De modo que los datos sobre experiencias/hechos pasados y los (poco fiables) recuerdos de los mismos son la materia prima a partir de la cual dibujamos escenarios más allá del presente.
Esto podría inducirnos a pensar que sería suficiente con hacer un acopio (descomunal) de información para hacer buenas predicciones. En esta línea, como exponen TETLOCK y GADNER (19), a principios del S. XIX, el matemático y astrónomo francés LAPLACE conjeturó que «si se sabía todo acerca del presente, podía prever todo acerca del futuro. Sería omniscente».
Lo curioso es que, con mucha menos información, también creemos que tenemos esta capacidad «adivinatoria».
El motivo que nos impulsa a esta creencia ha sido objeto de análisis en otras ocasiones en este blog (por ejemplo, en «Sobre el error (y los falsos recuerdos y las pruebas testificales)«) y tiene que ver con el sesgo de la retrospección.
En efecto, si lo recuerdan, a toro pasado, creemos ser capaces de detectar una correlación absolutamente lógica de los acontecimientos. Y esto incrementa la confianza en nuestra capacidad de acertar en nuestros pronósticos.

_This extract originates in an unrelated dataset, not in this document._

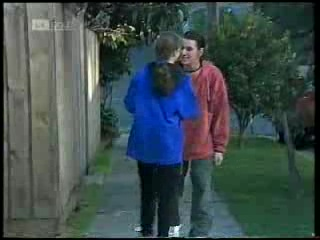 Debbie Martin, Darren Stark in Neighbours Episode 1994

Siguiendo a TETLOCK y GADNER (245), recogiendo los descubrimientos de KAHNEMAN, esto es así porque el pasado nos parece mucho más previsible de lo que realmente fue y esta impresión del pasado fomenta la creencia de que el futuro también es más previsible.
Sin embargo, contrariamente, lejos de ostentar esta «habilidad predictiva», el carácter endeble de nuestras explicaciones sobre el pasado y el exceso de confianza en nuestra capacidad provocan que, sistemáticamente, seamos víctimas de nuestras erróneas predicciones.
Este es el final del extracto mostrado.